The nature of the strand biases of base composition in C. muridarum is similar to that in most other bacterial genomes. However, the base composition asymmetry between the leading and lagging strands in C. muridarum is more significant than that in other bacteria. It's supposed that the remarkable strand biases of G/C and T/A are responsible for the appearance of separate base or codon usages in C. muridarum. On the other hand, the closer phylogenetic distance among the four bacterial genomes with separate base and/or codon usages is necessary rather than occasional. It's also shown that the Z curve method may be more sensitive than RSCU when being used to quantitatively analyze DNA sequences.

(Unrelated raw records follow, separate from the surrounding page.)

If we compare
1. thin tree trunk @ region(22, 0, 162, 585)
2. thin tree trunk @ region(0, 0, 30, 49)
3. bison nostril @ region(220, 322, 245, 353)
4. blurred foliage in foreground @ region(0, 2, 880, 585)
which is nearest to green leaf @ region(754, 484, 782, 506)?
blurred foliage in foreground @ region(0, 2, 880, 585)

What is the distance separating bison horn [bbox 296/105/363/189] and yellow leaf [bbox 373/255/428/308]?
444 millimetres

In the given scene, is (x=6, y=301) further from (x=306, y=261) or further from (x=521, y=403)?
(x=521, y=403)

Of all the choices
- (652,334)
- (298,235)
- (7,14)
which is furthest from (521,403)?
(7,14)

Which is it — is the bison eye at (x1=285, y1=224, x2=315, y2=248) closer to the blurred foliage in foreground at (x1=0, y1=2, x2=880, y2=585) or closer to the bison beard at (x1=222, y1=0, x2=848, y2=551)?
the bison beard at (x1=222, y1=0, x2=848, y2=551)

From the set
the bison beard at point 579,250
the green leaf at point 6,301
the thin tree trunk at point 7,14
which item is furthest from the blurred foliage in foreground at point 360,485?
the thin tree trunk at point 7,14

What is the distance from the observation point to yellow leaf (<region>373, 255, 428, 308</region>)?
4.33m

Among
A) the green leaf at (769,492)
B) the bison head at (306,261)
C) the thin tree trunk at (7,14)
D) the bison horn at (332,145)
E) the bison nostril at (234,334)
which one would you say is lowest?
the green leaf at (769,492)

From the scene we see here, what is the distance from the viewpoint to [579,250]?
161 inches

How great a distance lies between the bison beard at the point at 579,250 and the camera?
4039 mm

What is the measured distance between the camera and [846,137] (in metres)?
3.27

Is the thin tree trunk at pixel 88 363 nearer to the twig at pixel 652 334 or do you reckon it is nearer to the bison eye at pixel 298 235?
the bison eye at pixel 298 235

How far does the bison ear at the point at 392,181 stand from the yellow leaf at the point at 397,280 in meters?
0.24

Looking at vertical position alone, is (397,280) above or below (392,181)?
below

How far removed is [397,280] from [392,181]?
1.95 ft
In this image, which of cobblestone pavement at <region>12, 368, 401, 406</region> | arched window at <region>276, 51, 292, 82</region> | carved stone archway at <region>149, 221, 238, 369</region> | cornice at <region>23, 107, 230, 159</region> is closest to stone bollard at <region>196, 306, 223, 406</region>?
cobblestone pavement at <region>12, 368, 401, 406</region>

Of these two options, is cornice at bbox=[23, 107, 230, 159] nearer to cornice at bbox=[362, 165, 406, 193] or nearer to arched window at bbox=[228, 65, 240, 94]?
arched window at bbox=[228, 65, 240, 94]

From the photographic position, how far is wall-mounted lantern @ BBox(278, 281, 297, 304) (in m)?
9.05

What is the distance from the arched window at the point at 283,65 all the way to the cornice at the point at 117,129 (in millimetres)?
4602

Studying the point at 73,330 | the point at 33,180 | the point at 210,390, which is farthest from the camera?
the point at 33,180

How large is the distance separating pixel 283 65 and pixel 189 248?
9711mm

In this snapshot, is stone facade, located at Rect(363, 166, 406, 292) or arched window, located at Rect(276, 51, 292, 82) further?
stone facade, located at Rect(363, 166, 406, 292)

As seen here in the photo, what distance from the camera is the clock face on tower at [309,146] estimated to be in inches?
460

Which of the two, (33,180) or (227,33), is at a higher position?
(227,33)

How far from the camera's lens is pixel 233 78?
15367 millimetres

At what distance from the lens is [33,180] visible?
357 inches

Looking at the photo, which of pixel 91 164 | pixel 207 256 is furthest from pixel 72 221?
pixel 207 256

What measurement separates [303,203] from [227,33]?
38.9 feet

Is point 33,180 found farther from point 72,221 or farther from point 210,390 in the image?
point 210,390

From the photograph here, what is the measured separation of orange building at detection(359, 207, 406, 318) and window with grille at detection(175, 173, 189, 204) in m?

细菌基因组中前导链和后随链之间的核苷酸组成不对称性在过去几年中一直是深入研究的课题。值得一提的是,几乎所有细菌基因组都表现出相同类型的碱基不对称性。这项工作旨在研究鼠衣原体基因组中的链偏好,并展示Z曲线方法在定量区分前导链和后随链上基因的潜力。
用Z曲线方法分析了鼠衣原体基因组中蛋白质编码基因的碱基出现频率。发现位于复制两条链上的基因在鼠衣原体基因组中有不同的碱基使用情况。根据它们在Z曲线方法的变量u1 - u9所跨越的九维空间中的位置,K均值聚类算法可以将约94%的基因分配到正确的链上,这比基于相对同义密码子使用(RSCU)的K均值聚类正确分类的比例高几个百分点。碱基使用和密码子使用分析表明,前导链上的基因G比C多,T比A多,特别是在密码子的第三位。对于后随链上的基因,这种偏好则相反。完整染色体序列的Z曲线的y分量表明,与其他未区分碱基和/或密码子使用情况的细菌基因组相比,鼠衣原体基因组中G超过C以及T超过A的情况更为明显。此外,对于已观察到不同碱基和/或密码子使用情况的伯氏疏螺旋体、梅毒螺旋体、鼠衣原体和沙眼衣原体的基因组,与其他细菌基因组相比,发现它们的系统发育距离更近。
鼠衣原体碱基组成的链偏好性质与大多数其他细菌基因组相似。然而,鼠衣原体前导链和后随链之间的碱基组成不对称性比其他细菌更为显著。据推测,G/C和T/A明显的链偏好是鼠衣原体中出现单独碱基或密码子使用情况的原因。另一方面,具有单独碱基和/或密码子使用情况的四个细菌基因组之间更近的系统发育距离是必然的而非偶然的。还表明,在用于定量分析DNA序列时,Z曲线方法可能比RSCU更敏感。